Auckland Mayor Len Brown's promise to do more to protect the city's heritage has been dealt a blow by council planners who did not tell heritage colleagues about a development next to a listed heritage building at Green Lane Hospital.

Council planners did not notify anyone in the heritage division or the Historic Places Trust about plans by the Auckland District Health Board to build a home dialysis unit within metres of the century-old Building 5.

The single-storey building was granted resource consent in December with no discussion of the possible effects on Building 5. Construction could begin in June.

Health worker Helen Geary, who led a two-year battle to save the old male infirmary ward - known as Building 5 - is appalled at the council's processes.

"I despair of the attention and significance being given to heritage so far in this brave new council.

"So much for the promises by Mr Brown that our heritage will be protected. What have we learnt? Nothing," she said.

In the face of public uproar over the demolition of three Spanish mission-style buildings at St Heliers in January, Mr Brown promised to raise the bar to protect heritage.

Last night, Mr Brown acknowledged that communication between the various arms of council and agencies on Building 5 could have been better.

He reiterated a determination to do better on heritage, saying the Auckland Plan would place greater emphasis on heritage and a heritage advisory panel was planned.

Last year, the century-old male infirmary ward was saved from demolition when the health board withdrew a demolition consent for it and an appeal against the former Auckland City Council to register it as a category B heritage building.

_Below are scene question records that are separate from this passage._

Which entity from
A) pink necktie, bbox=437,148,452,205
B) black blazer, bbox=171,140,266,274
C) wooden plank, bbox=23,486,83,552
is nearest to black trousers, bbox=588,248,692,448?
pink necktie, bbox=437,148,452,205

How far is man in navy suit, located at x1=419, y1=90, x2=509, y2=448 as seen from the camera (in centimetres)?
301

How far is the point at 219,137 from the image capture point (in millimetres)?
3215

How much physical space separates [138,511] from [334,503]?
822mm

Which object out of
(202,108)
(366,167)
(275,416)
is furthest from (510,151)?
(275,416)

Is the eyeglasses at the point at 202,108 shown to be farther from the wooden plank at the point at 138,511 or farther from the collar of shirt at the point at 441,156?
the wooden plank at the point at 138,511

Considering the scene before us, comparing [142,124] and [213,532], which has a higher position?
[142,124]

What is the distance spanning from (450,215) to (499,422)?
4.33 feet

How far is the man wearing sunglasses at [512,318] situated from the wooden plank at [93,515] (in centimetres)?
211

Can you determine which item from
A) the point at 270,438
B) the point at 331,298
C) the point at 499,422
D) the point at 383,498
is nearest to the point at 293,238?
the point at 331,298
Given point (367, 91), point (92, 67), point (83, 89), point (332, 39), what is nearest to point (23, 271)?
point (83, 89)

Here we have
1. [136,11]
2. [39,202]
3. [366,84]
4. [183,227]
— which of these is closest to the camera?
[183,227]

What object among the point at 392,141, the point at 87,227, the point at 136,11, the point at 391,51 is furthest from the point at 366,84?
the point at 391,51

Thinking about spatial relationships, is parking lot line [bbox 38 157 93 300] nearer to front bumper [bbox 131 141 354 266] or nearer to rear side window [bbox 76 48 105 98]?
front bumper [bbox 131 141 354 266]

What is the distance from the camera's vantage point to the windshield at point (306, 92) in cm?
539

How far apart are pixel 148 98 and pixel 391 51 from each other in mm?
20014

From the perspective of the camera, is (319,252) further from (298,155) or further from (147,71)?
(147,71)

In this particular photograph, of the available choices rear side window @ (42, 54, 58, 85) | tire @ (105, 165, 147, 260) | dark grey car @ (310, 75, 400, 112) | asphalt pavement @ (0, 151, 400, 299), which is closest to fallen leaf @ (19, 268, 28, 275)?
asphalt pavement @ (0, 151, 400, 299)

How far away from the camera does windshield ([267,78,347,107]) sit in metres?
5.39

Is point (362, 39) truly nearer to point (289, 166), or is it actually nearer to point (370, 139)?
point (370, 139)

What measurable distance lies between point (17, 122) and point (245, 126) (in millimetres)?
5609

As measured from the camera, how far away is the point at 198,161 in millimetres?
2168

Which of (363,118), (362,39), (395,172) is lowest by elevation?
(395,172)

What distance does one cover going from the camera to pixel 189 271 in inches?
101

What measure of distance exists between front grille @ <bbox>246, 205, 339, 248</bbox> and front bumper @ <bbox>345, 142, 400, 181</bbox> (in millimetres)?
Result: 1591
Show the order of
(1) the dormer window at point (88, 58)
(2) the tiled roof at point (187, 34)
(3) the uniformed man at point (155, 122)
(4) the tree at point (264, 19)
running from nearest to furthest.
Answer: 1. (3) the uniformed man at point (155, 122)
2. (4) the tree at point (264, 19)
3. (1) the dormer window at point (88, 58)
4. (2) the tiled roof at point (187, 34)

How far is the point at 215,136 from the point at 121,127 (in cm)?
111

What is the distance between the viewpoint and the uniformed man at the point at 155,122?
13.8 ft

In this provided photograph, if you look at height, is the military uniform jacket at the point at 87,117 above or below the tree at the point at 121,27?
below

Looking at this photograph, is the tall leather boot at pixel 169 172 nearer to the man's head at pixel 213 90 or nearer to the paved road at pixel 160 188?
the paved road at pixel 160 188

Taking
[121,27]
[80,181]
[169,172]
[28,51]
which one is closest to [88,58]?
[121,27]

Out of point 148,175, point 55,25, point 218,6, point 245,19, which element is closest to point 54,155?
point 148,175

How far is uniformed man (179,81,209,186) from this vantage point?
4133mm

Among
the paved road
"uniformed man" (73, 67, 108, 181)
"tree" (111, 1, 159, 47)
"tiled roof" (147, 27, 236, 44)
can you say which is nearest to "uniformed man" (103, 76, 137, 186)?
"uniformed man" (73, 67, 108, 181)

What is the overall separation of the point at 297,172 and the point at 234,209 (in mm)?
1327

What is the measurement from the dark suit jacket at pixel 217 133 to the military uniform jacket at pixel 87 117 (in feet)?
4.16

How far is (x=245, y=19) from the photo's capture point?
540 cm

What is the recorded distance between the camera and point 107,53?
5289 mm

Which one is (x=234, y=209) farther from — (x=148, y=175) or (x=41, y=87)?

This followed a two-year battle between the board and Helen Geary with backing from colleagues.

One of them, former Auckland Regional Council chairman Mike Lee, said he was unsure if the decision was a result of ignorance or bureaucratic arrogance.

"Either way it's unacceptable."

Board chief executive Garry Smith said the health body was sympathetic to Building 5's heritage and had considered it for the dialysis unit, but found it was not financially viable.

Mr Smith said no decision had been made about the future of Building 5. Various refurbishment options had been defeated because of the cost of making it earthquake proof and compliant with building standards.